If you’re looking to buy a piece of land, you might be wondering if a “land mortgage” is the same as a home mortgage.  If so, this blog post will help you learn about land mortgage rates so that you can differentiate between the two. That said, here’s a breakdown of the key differences between the two types of mortgages. Read on to learn more.

The Difference Between A Land Loan And A Home Loan

Mortgage companies perceive land loans to be riskier because:

  • A mortgage company requires a larger down payment for land purchase than they typically require for an owner-occupied home.  
  • You will be charged higher interest rates for a land loan than you typically pay for a home mortgage.
  • The length of a land mortgage is capped at 15 years and is generally shorter than a traditional home mortgage that can go up to 30 years.
  • Land loans are, on average, more expensive than home loans.

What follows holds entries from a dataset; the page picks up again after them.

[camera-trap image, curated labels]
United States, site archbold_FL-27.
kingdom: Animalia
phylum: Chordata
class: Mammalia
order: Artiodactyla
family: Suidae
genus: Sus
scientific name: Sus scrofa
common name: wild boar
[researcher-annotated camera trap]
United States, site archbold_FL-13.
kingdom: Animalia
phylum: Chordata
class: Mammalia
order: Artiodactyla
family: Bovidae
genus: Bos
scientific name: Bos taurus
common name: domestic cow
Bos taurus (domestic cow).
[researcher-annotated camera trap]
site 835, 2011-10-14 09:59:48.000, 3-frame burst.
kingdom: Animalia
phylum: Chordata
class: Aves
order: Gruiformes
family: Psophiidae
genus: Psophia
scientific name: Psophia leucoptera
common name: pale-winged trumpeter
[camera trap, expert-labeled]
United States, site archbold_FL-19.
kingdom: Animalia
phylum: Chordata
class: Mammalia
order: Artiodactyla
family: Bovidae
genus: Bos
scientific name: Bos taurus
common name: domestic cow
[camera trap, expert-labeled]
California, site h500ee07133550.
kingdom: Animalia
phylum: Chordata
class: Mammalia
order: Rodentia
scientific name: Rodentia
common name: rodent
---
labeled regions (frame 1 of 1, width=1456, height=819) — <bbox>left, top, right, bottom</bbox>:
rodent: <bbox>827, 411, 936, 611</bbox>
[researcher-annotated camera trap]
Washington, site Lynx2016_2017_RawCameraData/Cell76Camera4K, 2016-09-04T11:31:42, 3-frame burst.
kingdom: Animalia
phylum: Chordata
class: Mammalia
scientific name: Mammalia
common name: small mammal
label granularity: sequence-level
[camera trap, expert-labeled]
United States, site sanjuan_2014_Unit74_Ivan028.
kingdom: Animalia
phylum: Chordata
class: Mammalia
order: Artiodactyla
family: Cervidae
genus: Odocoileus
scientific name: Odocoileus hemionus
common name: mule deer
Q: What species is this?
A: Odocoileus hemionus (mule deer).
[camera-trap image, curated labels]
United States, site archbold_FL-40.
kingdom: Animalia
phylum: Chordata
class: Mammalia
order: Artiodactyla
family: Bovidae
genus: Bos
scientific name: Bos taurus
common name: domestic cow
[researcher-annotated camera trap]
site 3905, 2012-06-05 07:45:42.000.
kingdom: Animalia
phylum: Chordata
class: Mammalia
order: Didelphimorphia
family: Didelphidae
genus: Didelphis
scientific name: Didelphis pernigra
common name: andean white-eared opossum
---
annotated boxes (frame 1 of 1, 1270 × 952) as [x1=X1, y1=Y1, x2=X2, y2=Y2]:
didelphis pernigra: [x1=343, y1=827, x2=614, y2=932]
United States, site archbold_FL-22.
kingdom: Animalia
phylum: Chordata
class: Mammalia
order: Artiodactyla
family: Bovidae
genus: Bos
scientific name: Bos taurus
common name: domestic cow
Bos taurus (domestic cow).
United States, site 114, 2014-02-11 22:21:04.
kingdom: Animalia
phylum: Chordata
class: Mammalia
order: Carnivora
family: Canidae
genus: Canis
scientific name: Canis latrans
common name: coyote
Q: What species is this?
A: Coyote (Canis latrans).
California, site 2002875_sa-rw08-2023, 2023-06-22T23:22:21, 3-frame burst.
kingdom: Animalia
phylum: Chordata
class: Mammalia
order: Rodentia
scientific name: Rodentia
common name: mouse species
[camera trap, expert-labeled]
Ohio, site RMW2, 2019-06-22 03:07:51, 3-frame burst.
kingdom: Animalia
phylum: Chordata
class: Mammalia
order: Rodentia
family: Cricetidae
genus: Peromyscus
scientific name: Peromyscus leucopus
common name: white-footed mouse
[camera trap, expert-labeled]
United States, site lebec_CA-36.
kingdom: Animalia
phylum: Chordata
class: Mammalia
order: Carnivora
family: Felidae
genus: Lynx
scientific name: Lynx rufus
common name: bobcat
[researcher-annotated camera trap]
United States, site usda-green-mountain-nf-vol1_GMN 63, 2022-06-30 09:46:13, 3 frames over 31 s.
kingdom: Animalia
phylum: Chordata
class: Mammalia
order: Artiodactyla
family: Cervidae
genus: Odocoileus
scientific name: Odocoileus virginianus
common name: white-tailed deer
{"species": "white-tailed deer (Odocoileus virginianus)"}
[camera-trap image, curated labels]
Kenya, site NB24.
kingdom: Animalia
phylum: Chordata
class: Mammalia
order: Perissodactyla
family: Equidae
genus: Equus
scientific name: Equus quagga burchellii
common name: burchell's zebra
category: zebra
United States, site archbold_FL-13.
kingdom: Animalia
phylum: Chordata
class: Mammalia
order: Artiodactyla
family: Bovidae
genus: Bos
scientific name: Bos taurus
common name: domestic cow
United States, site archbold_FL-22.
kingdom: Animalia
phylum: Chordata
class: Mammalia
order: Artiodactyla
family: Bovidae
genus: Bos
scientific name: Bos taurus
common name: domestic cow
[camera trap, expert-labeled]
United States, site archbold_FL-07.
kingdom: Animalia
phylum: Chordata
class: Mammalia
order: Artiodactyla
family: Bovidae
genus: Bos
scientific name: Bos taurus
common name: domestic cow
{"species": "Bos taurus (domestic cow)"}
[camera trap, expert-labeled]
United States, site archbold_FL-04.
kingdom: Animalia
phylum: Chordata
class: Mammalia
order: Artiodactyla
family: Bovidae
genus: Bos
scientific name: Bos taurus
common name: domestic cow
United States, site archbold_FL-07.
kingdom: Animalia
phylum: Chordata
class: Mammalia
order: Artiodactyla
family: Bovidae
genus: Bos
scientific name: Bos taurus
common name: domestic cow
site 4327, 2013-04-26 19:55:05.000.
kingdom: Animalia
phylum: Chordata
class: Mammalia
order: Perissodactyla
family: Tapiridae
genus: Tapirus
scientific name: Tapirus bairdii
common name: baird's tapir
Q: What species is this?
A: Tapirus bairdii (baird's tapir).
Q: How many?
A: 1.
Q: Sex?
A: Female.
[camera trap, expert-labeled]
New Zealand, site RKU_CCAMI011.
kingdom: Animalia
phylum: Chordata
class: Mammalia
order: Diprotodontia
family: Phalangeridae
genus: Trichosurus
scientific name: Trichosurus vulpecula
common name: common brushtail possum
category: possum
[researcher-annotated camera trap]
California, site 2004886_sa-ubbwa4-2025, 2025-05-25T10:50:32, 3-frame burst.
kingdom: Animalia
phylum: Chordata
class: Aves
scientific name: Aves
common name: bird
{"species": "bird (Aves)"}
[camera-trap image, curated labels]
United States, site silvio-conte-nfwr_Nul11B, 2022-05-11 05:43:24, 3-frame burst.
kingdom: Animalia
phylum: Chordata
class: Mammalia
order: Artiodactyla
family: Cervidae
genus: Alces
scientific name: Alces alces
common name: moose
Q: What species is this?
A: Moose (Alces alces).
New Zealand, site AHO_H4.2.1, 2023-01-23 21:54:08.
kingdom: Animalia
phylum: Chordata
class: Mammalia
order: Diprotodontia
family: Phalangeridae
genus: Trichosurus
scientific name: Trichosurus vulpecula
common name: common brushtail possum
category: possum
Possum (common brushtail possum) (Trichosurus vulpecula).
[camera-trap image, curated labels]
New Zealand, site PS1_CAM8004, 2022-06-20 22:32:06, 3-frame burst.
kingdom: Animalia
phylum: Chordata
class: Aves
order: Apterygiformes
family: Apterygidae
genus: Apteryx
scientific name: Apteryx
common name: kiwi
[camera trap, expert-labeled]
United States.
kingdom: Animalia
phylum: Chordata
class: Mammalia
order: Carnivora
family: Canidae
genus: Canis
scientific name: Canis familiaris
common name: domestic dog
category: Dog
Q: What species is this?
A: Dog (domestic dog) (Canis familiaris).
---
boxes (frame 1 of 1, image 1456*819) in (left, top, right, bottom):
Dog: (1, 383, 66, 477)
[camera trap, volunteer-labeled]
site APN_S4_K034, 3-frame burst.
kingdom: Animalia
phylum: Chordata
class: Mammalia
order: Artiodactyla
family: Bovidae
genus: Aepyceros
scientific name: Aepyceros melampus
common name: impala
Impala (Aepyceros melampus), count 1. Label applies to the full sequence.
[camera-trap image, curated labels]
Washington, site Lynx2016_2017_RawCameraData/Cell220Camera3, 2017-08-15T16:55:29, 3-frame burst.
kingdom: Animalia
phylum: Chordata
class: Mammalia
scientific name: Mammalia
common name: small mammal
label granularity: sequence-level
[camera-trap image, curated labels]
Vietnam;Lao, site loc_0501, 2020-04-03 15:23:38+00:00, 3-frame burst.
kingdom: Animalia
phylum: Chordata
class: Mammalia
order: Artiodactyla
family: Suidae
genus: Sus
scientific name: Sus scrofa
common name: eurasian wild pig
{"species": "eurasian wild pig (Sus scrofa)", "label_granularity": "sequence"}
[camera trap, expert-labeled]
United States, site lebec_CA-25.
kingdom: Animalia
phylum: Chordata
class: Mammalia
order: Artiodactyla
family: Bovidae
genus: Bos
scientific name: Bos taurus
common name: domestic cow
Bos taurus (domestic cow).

Comparison Of Home Loans And Land Loans

Both land and home lenders generally:

  • Require a mortgage on the property. The mortgage secures the loan and gives the lender a legal right to foreclose if you don’t make your payments.
  • Offer both fixed-rate and adjustable-rate mortgages.

Why Are Land Loans Considered To Be High-Risk Financial Products?

 Financial institutions consider land loans to be high-risk because:

There is no structure or dwelling on the land, so if the loanee was to experience financial difficulty in servicing the loan, their priority would go to servicing expenses like their rent or the mortgage on their home first, before the land loan. It’s no wonder that banks and other lenders perceive land loans as a higher-risk product than mortgages for owner-occupied homes.

How Much Does A Downpayment On A Land Loan Typically Cost? How Long Is The Loan Term?

Due to the higher risks associated with land loans, most banks and mortgage companies require a larger down payment when compared to an owner-occupied home. A typical minimum down payment for a land loan is 20%. In addition, the loan duration for a land mortgage is usually capped at 15 years, while traditional mortgages can last up to 30 years.

Is It Possible To Use Any Current Equity In The Land I Already Own Toward Down Payment And Closing Costs?

Of course, if you already own land and have equity in it, you can use that equity to help finance the purchase of additional land. The amount of loan you can access will depend on the lender and the current market value of the equity on your property.

Is It More Cost-Effective To Purchase Land And Construct A Home?

It is usually not cost-effective to purchase land and build a house for many reasons. One is the higher interest rates and down payment requirements for land loans. Since it may take between 6 months to a year to get the necessary permits, acquire the land and build a house, you will be paying rent for your current dwelling while still servicing the land mortgage for the duration of the construction period. So it is more cost-effective to purchase a home that is already built that comes with a low down payment and interest rates.

Secondly, you need to factor in the additional costs of architectural plans, building permits, and labor costs for constructing the house. You will also need to pay for inspections during construction. Unfortunately, these costs may not be factored in during the valuation of the property if you want to sell it in the future.

Is It Possible To Buy Land And Build A House With The Same Loan?

Of course, you can. You will just need to work with a lender who offers construction to permanent loans. These loans are designed for people who want to purchase land and build a home within a specific time frame. The loan will cover purchasing the land, building the house, and even furnishing it. You will just need to ensure that the property is appraised at the correct value when you take out the loan. Some of the items you will need to qualify for a construction to permanent loan include:

  • Building plans for your home.
  • Completing all necessary paperwork such as construction contracts and deeds related to the property purchase before you sign on the dotted line.

The risks associated with land loans can be scary for some people, but if you know what you’re doing and have a good financial advisor by your side, these risks won’t be so scary after all. Just remember to factor in all the potential costs involved in this type of purchase and make sure that the property is appraised at the correct value. Buying land and constructing a home can be an excellent investment, so don’t let the risks scare you away!